● **Consegna**:
Rispondi alle domande in base al brano sul progetto ispirato alla natura.
1. Chi ha messo in campo il progetto?
2. In quale anno è stata siglata la partnership con il MIT?
3. Su quale rivista è stata pubblicata la ricerca italiana?

● **Brano**:
Prendere spunto dalle dinamiche che da sempre regolano la vita in natura, per trovare soluzioni ingegnose e innovative da applicare nel mondo reale. È l’obiettivo di un progetto messo in campo da Eni, nell’ambito dell’accordo quadro con CNR e della partnership siglata con il MIT nel 2008, finalizzato allo sviluppo di tecnologie solari e sensoristiche più efficienti, sfruttando le potenzialità offerte dalle conoscenze negli ambiti della fisica quantistica e della biochimica. La ricerca italiana, pubblicata su Nature, rappresenta un passo avanti importante verso un obiettivo di grande ambizione.

● **Dati estratti**:
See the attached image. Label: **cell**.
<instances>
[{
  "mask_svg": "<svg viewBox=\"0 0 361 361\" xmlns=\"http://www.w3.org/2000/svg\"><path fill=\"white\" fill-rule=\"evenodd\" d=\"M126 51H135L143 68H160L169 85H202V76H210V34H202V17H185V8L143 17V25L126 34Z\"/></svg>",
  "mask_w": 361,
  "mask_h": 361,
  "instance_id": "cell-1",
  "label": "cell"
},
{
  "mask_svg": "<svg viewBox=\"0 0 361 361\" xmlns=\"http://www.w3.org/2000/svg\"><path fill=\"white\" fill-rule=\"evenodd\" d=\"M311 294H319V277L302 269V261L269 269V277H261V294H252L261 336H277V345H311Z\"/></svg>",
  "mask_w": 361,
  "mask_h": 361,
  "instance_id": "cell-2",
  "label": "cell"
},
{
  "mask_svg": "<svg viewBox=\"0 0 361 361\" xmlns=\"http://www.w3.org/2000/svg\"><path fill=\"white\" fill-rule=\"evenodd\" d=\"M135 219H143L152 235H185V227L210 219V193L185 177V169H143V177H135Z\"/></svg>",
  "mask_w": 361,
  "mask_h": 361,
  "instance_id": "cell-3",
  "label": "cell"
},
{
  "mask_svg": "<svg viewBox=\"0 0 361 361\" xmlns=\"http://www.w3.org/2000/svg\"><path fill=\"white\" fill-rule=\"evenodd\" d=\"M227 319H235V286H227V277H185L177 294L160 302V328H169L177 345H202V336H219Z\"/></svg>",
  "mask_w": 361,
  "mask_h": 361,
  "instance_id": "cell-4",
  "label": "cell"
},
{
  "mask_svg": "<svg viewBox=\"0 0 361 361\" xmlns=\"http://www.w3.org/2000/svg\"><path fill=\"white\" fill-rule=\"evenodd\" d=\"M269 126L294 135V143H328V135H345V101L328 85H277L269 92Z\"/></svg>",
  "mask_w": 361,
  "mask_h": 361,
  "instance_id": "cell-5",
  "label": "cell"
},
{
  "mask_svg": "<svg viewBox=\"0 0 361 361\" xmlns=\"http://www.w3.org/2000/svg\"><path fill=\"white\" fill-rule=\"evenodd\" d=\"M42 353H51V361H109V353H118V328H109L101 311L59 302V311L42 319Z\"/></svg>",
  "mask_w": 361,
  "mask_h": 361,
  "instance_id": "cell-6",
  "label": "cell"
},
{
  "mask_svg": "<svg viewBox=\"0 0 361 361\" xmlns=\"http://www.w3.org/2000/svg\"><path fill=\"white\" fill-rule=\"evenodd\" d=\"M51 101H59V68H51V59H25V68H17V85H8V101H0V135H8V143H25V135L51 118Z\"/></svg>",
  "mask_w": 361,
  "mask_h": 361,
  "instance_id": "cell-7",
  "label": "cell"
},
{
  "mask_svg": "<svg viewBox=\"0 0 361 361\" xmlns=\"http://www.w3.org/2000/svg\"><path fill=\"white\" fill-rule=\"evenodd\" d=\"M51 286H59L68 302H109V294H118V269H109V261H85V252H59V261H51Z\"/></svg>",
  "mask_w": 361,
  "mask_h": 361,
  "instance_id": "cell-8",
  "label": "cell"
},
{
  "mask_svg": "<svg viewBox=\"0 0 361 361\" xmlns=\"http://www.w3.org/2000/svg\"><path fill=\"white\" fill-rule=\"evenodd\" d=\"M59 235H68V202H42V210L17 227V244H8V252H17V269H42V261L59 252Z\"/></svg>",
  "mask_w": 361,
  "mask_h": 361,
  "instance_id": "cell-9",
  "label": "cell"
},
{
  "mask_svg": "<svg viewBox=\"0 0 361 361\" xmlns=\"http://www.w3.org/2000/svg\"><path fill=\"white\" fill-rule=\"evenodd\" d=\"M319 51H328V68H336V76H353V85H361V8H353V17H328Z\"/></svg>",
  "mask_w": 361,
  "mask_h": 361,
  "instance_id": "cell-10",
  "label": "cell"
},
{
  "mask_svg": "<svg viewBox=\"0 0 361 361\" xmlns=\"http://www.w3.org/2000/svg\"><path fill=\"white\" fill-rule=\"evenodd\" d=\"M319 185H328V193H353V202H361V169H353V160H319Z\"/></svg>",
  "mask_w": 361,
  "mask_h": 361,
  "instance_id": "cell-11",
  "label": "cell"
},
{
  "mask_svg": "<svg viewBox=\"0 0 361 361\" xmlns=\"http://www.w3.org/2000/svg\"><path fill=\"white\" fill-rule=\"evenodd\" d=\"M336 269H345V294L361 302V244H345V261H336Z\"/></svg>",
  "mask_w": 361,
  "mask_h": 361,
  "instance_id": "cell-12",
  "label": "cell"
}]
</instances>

● **Soluzione**:
1. Eni.
2. Nel 2008.
3. Su Nature.